"Voici, je viens..." (Ps 39/40, 8)

Publié le par abbé C. Laffargue

Bulletin dominical du 19 janvier 2014

2ème dimanche du Temps de l'Année liturgique (A)

LES TEXTES DE LA MESSE

Voici, je viens

(Ps 39/40, 8)

L'épître aux Hébreux ajoute et précise: pour faire, mon Dieu, ta volonté (He 10, 7). Nous sommes encore tout imprégnés du mystère de la Nativité où le Verbe s'est fait chair (Jn 1, 14). Et pourquoi doit-Il venir en ce monde ? Parce que Dieu ne pouvait plus agréer le sacrifices et les offrandes que la Loi prescrivait pour le péché, les péchés des hommes (He 10, 8).

Le Verbe s'est fait chair, il a demeuré parmi nous. Par lui, deviendront fils de Dieu tous ceux qui le reçoivent (verset de l'Alleluia). Qui veulent bien Le reconnaître comme leur Roi, comme le Fils de Dieu (cf l'Epiphanie)*.

Qui veulent bien reconnaître que l'enfant de la crèche, de la grotte de Béthléem, est le même que l'hostie de la Messe. Seigneur, accorde-nous la grâce de vraiment participer à cette eucharistie; car chaque fois qu'est célébrée ce sacrifice en mémorial, c'est l'œuvre de notre Rédemption (le rachat de nos péchés) qui s'accomplit (Prière sur les offrandes).

C'est Jean, le Baptiste, qui en témoigne et qui a désigné Jésus, au seuil de sa vie publique, en ces termes: Voici l'Agneau de Dieu qui enlève le péché du monde (Jn 1, 29 – Evangile).

Le même Saint Jean (Cf. Messe du vendredi après l'Epiphanie) explicite ce baptême qui purifiera l'âme "par les mérites de la Passion de Notre-Seigneur Jésus-Christ", c'est-à-dire par Son sacrifice: C'est Lui, Jésus-Christ, qui est venu par l'eau et par le sang, pas seulement l'eau, mais l'eau et le sang. Ils sont trois pour rendre témoignage: l'Esprit, l'eau et le sang (1 Jean 5).

J'ai vu l'Esprit descendre du ciel comme une colombe et demeurer sur lui (Jn 1, 32). Il fait référence au baptême de Jésus que nous avons fêté dimanche dernier et que nous avons lu en Saint Matthieu (3, 16-17) avec la manifestation (l'épiphanie) de la Sainte Trinité: la voix du Père, le Fils, Jésus, et le Saint Esprit sous la forme d'une colombe.

Oui, j'ai vu, et je rends témoignage: c'est lui le Fils de Dieu (v. 34).

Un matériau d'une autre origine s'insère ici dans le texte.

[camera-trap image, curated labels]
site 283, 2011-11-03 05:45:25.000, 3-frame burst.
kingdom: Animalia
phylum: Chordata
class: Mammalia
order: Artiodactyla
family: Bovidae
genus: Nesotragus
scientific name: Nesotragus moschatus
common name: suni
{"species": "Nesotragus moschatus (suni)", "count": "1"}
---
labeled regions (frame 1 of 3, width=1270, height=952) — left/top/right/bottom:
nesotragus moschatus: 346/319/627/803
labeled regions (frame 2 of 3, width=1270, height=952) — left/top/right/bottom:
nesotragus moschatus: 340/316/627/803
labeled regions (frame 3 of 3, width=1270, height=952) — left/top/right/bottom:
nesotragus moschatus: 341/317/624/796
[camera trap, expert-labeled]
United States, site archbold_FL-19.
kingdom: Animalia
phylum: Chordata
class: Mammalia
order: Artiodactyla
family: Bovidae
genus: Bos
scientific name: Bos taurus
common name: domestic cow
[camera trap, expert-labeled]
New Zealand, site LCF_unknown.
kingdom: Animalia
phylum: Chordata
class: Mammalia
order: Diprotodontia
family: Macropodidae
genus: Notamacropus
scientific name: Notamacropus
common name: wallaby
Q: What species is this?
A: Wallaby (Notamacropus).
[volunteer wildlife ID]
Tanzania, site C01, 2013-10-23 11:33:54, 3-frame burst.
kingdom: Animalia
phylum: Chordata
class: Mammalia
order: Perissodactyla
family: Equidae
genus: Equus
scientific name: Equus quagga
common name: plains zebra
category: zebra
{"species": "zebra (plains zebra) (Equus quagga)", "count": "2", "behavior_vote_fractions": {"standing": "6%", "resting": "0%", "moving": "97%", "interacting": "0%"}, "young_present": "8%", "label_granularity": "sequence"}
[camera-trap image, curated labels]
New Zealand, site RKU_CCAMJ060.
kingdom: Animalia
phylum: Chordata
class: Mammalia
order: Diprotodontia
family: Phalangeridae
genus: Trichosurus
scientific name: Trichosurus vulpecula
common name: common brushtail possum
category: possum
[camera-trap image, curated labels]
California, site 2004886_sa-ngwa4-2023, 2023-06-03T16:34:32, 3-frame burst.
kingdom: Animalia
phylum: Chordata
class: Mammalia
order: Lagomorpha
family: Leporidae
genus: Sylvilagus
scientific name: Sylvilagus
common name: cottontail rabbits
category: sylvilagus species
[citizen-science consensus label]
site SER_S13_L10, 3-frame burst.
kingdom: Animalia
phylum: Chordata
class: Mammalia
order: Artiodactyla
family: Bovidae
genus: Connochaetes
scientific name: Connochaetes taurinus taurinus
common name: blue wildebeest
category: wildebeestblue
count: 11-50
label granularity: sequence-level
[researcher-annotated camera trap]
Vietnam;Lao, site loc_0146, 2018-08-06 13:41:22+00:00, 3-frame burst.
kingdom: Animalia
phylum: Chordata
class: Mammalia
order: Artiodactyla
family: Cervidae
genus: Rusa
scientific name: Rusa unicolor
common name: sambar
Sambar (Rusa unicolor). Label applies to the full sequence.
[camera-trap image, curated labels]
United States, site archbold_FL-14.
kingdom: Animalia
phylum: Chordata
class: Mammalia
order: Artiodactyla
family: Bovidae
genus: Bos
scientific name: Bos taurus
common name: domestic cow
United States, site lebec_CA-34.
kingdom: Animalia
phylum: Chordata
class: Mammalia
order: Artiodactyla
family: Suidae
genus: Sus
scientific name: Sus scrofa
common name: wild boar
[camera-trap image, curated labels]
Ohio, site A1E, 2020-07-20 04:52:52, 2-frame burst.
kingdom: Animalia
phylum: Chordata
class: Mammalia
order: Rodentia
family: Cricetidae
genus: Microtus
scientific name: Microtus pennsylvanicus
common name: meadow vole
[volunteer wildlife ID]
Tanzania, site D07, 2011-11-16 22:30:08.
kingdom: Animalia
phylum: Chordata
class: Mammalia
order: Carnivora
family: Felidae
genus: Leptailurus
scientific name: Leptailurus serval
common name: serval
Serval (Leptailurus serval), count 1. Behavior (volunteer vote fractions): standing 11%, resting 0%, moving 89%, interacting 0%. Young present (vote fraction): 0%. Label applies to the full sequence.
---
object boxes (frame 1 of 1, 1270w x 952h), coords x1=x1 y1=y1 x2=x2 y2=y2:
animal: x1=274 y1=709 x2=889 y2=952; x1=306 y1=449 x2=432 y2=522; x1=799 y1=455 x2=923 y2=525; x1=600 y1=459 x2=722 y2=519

Aux premiers chrétiens, à nous-mêmes qui avons été baptisés dans l'eau et dans l'Esprit, Saint Paul rappelle: Vous êtes l'Eglise de Dieu, vous qui avez été sanctifiés dans le Christ Jésus (1 Cor 1, 2 – IIème lecture).

Nous devons en être heureux et fiers et ne pas nous laisser impressionner par les malheurs des temps. Le quatrième verset – sauté en partie on ne sait pourquoi dans la première lecture (Isaïe 49) – exprimait ce découragement: Moi, je disais: Je me suis fatigué pour rien, ma force s'est épuisée en vain, pour du vent… J'ai du prix aux yeux de Yahvé, et mon Dieu s'est fait ma force. Dans son Acte d'offrande à l'Amour miséricordieux, Sainte Thérèse de l'Enfant-Jésus écrivait: Je désire accomplir parfaitement votre volonté… Je désire être sainte, mais je sens mon impuissance et je vous demande, ô mon Dieu ! d'être vous-même ma sainteté (1895, deux ans avant sa mort) (cf aussi Pape François, La joie de l'Evangile, nn° 275-280).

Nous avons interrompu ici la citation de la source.